Ultrastructural changes in dysferlinopathy support defective membrane repair mechanism

• Published in: Journal of clinical pathology Vol. 58; no. 2; pp. 190 - 195
• Main Authors: Cenacchi, G, Fanin, M, De Giorgi, L B, Angelini, C
• Format: Journal Article
• Language: English
• Published: London BMJ Publishing Group Ltd and Association of Clinical Pathologists 01.02.2005; BMJ; BMJ Publishing Group LTD; Copyright 2005 Journal of Clinical Pathology
• Subjects: Adolescent; Adult; Basement Membrane - pathology; Biological and medical sciences; Biopsy; Cloning; Dysferlin; Female; Gangrene; Gene expression; Humans; Immunoglobulins; Immunohistochemistry - methods; Inflammation; Investigative techniques, diagnostic techniques (general aspects); Labeling; LGMD; limb girdle muscular dystrophy; Lymphocytes; major histocompatibility class; Male; Medical sciences; Membrane Proteins - deficiency; Membrane Proteins - genetics; MHC; Microscopy; Microscopy, Electron - methods; Miyoshi myopathy; Morphology; Muscle Fibers, Skeletal - pathology; Muscle Fibers, Skeletal - physiology; Muscle Proteins - deficiency; Muscle Proteins - genetics; Muscle, Skeletal - pathology; Muscle, Skeletal - physiopathology; Muscular Dystrophies - genetics; Muscular Dystrophies - pathology; Muscular Dystrophies - physiopathology; Musculoskeletal system; Mutation; Myositis - genetics; Myositis - pathology; Myositis - physiopathology; Original; Pathology; Pathology. Cytology. Biochemistry. Spectrometry.
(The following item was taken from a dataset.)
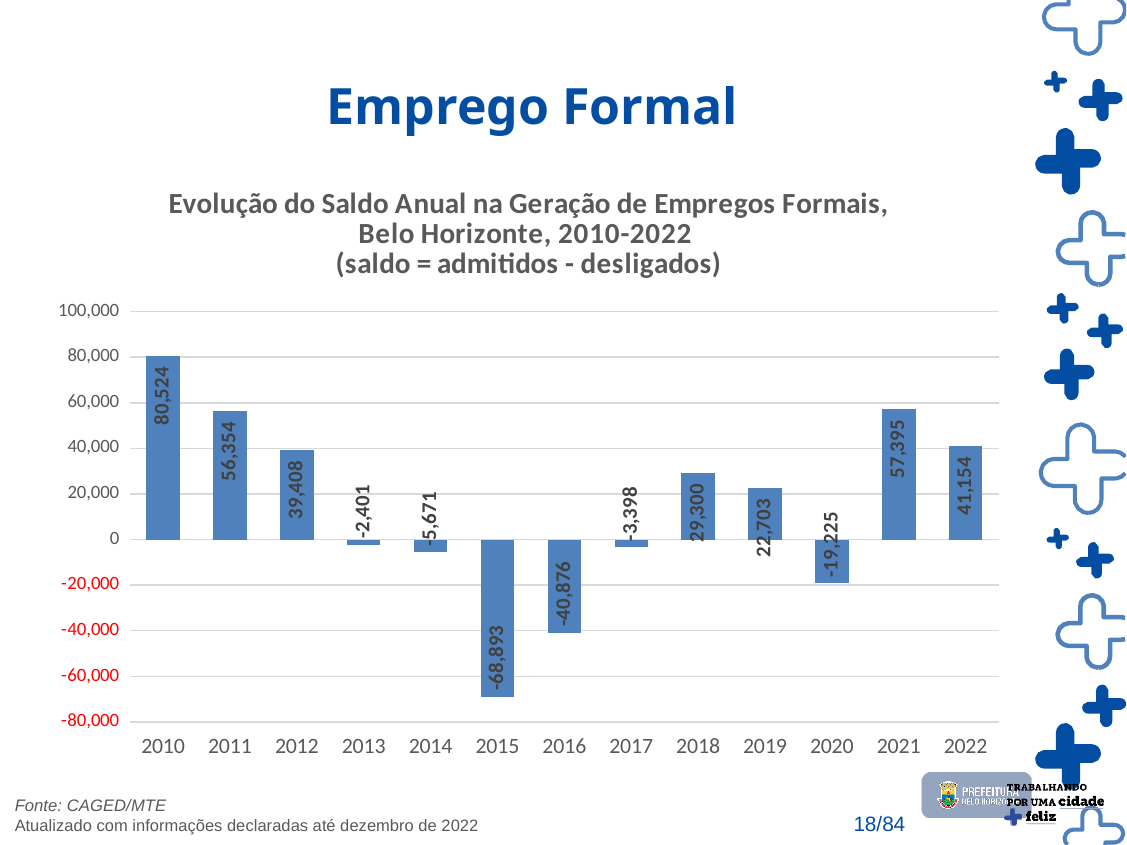
Which year has the lowest value? 2015 What is the difference between the values for 2010 and 2011? 24,170 How many years are shown on the x axis? 13 Which year has the highest value? 2010 What is the value for 2021? 57,395 Which is larger, the value for 2018 or the value for 2019? 2018 What kind of chart is shown? bar chart What is the value for 2010? 80,524 What is the source cited below the chart? CAGED/MTE Is the value for 2022 greater or less than 40,000? greater Do the values rise or fall from 2010 to 2013? fall What is the value for 2015? -68,893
Miscellaneous investigative techniques; Patients; Sarcolemma - pathology; Sarcoplasmic Reticulum - pathology; California; Membrane; Anatomic pathology; Support; Repair; Ultrastructure; Mechanism
• ISSN: 0021-9746; 1472-4146
• DOI: 10.1136/jcp.2004.018978

Background: The dysferlin gene has recently been shown to be involved in limb girdle muscular dystrophy type 2B and its allelic disease, Miyoshi myopathy, both of which are characterised by an active muscle degeneration and regeneration process. Dysferlin is known to play an essential role in skeletal muscle fibre repair, but the process underlying the pathogenetic mechanism of dysferlinopathy is not completely understood. Aims: To define both specific alterations of muscle fibres and a possible sequential mechanism of myopathy development. Methods: A histological, immunohistochemical, and ultrastructural analysis of 10 muscle biopsies from patients with molecularly diagnosed dysferlinopathy. Results: An inflammatory response was seen in most of the muscle biopsies. The immunohistochemical pattern demonstrated active regeneration and inflammation. Non-necrotic fibres showed alterations at different submicroscopic levels, namely: the sarcolemma and basal lamina, subsarcolemmal region, and sarcoplasmic compartment. In the subsarcolemmal region there were prominent aggregations of small vesicles, probably derived from the Golgi apparatus, which consisted of empty, swollen cisternae. In the sarcolemma there were many gaps and microvilli-like projections, whereas the basal lamina was multilayered. Conclusions: The histopathological, immunohistochemical, and ultrastructural data show that dysferlinopathy is characterised by a very active inflammatory/degenerative process, possibly associated with an inefficient repair and regenerative system. The presence of many crowded vesicles just beneath the sarcolemma provides submicroscopical proof of a defective resealing mechanism, which fails to repair the sarcolemma.